═══ Texte extrait ═══

# EN: une divinité à côté de sa propre statue



## razzia

Bonjour,

J'aurais besoin d'aide pour la traduction de cette phrase:

"Il s'agit de documents sur lesquels une divinité est représentée à côté de sa propre statue"

"These are items on which a divinity is shown next to *his/her/its* (?) own statue"

Est-ce que "divinity" est considéré comme neutre? Il s'agit en l'occurence de dieux grecs, et non pas d'un Dieu unique.

Merci!


----------



## TRADLADY

Bonjour
J'avoue que je me pose souvent la question.
Votre divinité est-elle un personnage féminin ou masculin ? Je crois que je le jouerais comme ça : "elle" si c'est Vénus et "il" si c'est Apollon . 

TL


----------



## razzia

C'est "divinité" au sens large, donc ça peut aussi bien être un dieu qu'une déesse... C'est là le problème...


----------



## Maître Capello

Je mettrais simplement le pluriel. 

_… divinit*ies* are shown next to *their* own statue_.


----------



## Oddmania

Maître Capello said:


> Je mettrais simplement le pluriel.
> 
> _… divinit*ies* are shown next to *their* own statue_.



Le _They _singulier est en général utilisé quand le sexe de l'individu est inconnu, mais je ne pense pas qu'il requiert que le sujet soit au pluriel  (aussi étrange que cela puisse paraître d'un point de vue grammatical).

→ _A divinity is shown next to their own statue._


----------



## TRADLADY

Maître Capello said:


> Je mettrais simplement le pluriel.
> 
> _… divinit*ies* are shown next to *their* own statue_.




Bien trouvé !


----------



## razzia

Merci mais ça ne marche pas, il s'agit d'images existantes, sur lesquelles une seule divinité à la fois (mais qui peut être féminine ou masculine selon les images) se trouve à côté de sa statue. Une seule divinité et une seule statue, je ne peux donc pas mettre ça au pluriel.

Mais merci à tous pour vos réponses...


----------



## TRADLADY

"These are items on which a divinity is shown next to *the corresponding* statue ???

Pas très joli mais cela permet de contourner l'obstacle


----------



## lucas-sp

En anglais, on utilise souvent le pluriel pour éviter ce genre de problèmes, en suivant la suggestion de Maître Capello (mais pour faire ça, il faut mettre "statue" aussi au pluriel):

_… divinit*ies* are shown next to *their* own *statues*_.         

Un anglophone entendrait que l'image peut montrer une seule divinité, bien que le nom qui fait référence à cette divinité soit pluriel (il y a bien plusieurs documents et plusieurs images, donc en gros il y a plusieures divinités aussi).

Ou bien, vous pourriez utiliser le "they" singulier comme Oddmania l'a très bien décrit. Quand même, je n'utiliserait le "they" singulier en langue soutenue (peut-être dans quelques années).

Ou bien, nous avons en anglais toutes sortes de stratégies d'esquivalence pour une telle situation. Avec "his or her," vous pouvez gardez le singulier et évitez d'employer "its":

*"... on which a god or goddess is depicted standing next to his or her own statue."*

*"... on which a divinity is depicted standing next to his or her own statue."

═══ Données enregistrées ═══

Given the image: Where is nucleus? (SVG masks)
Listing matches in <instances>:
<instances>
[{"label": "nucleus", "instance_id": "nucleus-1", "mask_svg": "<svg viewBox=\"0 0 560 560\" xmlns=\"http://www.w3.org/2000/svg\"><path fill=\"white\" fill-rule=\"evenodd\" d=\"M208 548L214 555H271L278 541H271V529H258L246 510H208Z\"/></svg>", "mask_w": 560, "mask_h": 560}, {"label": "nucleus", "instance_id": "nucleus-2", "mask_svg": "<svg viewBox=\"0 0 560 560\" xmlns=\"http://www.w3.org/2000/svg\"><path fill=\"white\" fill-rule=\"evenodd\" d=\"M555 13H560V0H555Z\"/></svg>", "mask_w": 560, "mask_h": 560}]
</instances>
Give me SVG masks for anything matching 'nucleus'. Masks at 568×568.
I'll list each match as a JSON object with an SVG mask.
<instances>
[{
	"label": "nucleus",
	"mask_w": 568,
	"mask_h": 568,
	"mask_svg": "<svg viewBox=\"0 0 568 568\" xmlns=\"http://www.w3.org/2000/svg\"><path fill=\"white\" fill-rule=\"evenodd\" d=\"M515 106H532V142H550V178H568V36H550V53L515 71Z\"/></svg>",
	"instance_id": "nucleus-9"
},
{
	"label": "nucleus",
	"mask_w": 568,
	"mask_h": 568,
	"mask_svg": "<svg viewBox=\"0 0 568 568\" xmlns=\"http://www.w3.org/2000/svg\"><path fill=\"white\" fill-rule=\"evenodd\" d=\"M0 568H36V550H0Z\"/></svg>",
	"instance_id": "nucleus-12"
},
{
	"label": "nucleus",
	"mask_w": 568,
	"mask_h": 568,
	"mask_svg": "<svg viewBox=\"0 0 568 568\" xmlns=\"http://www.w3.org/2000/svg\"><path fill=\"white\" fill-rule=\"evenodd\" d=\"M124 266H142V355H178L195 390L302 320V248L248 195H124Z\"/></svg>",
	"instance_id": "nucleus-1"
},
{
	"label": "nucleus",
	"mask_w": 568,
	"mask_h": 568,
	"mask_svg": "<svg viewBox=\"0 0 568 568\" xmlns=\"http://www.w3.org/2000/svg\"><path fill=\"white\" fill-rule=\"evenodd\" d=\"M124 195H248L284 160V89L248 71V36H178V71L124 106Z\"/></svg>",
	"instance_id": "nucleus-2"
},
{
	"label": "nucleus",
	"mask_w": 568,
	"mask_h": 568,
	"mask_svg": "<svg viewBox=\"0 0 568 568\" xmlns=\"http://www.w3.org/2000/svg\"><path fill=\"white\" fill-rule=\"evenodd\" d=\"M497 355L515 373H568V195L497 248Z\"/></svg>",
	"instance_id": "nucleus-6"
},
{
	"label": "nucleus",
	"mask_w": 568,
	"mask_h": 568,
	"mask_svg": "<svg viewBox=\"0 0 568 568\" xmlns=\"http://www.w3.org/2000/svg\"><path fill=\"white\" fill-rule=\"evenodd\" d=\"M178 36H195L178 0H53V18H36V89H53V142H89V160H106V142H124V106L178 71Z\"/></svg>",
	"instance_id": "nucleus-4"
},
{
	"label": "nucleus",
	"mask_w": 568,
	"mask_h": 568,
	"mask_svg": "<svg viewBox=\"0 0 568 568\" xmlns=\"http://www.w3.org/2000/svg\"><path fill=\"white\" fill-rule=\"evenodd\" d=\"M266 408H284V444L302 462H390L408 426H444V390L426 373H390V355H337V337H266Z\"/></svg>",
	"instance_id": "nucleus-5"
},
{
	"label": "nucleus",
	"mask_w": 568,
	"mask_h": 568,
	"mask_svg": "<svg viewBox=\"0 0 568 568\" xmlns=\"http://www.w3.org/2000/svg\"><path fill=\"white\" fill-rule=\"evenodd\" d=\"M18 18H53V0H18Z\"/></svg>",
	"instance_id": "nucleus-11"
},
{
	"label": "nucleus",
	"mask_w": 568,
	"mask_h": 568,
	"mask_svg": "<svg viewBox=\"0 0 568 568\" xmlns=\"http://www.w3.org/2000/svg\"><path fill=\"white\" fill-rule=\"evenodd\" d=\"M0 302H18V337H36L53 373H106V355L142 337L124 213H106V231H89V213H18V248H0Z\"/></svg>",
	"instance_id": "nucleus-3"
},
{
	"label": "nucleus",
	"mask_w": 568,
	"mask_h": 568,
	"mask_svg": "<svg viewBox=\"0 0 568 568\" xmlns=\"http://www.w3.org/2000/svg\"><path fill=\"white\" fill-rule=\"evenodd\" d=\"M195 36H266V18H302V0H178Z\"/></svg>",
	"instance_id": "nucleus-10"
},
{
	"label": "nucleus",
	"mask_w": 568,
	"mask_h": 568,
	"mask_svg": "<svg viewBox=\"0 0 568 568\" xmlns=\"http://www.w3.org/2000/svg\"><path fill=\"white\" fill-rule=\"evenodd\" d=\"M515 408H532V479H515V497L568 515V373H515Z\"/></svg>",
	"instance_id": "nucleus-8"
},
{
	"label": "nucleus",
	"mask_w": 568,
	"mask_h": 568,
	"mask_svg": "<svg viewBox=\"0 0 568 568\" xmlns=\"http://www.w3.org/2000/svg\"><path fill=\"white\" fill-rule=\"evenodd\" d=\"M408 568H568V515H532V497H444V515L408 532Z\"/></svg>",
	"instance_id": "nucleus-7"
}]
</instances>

═══

Consigne A:
Répondez à ces questions sur le fil de discussion :
(i) Selon razzia, de quels dieux s'agit-il ?
(ii) D'après Oddmania, dans quel cas utilise-t-on en général le « they » singulier ?
(iii) Pour quelle raison razzia écarte-t-il la solution du pluriel ?
Consigne B: Extrayez du fil de discussion, sans rien modifier, le passage qui commence par « Ou bien, vous » et se termine par « dans quelques années). ».

Corrigé A:
(i) Il s'agit de dieux grecs, et non d'un Dieu unique.
(ii) On l'utilise quand le sexe de l'individu est inconnu.
(iii) Il s'agit d'images existantes qui montrent une seule divinité à la fois à côté d'une seule statue.

Corrigé B:
Ou bien, vous pourriez utiliser le "they" singulier comme Oddmania l'a très bien décrit. Quand même, je n'utiliserait le "they" singulier en langue soutenue (peut-être dans quelques années).